‘Working people worse off since 2010’: Report leaves Tories ‘exposed,’ says Labour
The Institute for Fiscal Studies (IFS) has projected that median household income is at pre-crisis levels, and that recovery from the 2008 crisis has been significantly slower than from recessions in the eighties and nineties.
The report attributed slow growth to tax rises for high earners, swingeing welfare cuts and weak wage growth.
IFS Research Economist Andrew Hood, who authored the report, was quoted in the Institutes’ press statement as saying: “After large falls, and a historically slow recovery, average household income is now back to around its pre-crisis level.”
He added the recovery has had varying demographic impacts. “The young have done much worse than the old, those on higher incomes somewhat worse than those on lower incomes, and those with children better than those without.”
IFS Economist and co-author Robert Hood said: “The key reason living standards have recovered so slowly has been weak earnings growth. In the long run, policies that boost productivity, and so increase real earnings, are likely to have a bigger impact on living standards than changes in tax and benefit rates.”
The report stops short of assigning blame to a particular political party, instead arguing: “It is almost certain that incomes would have fallen significantly under any government. It would therefore be misleading to attribute all trends in living standards before May 2010 to Labour, and all trends since then to the coalition.”
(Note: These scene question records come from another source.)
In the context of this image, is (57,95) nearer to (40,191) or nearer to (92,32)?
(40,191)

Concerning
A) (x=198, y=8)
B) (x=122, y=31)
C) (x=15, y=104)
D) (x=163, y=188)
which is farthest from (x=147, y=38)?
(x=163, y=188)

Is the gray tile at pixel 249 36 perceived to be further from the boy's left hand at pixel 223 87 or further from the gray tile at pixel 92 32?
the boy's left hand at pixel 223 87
With the May 7 general election approaching, both Labour and Conservative figures have been quick to interpret the findings to support their own positions at a time when opinion polls are even.
Chancellor George Osborne told Reuters: “Britain is fundamentally in a better position than it was five years ago.”
Labour Shadow Financial Secretary to the Treasury Cathie Jamieson took a contrary view.
“This report confirms that working people are worse off since 2010. This is set to be the first time since the 1920s that people are worse off at the end of a Parliament than at the start,” she said.
In a statement released on Wednesday, Shadow Chancellor Ed Balls said coalition policies had hit some of the most vulnerable in society.
“It is hard to think of any government in the history of our welfare state that has hit children and poor families so heavily and so fast,” he said.
Labour leader Ed Milliband told Sky news: “There are choices you can make and I’m afraid they made the wrong choices and that’s what’s been exposed today.”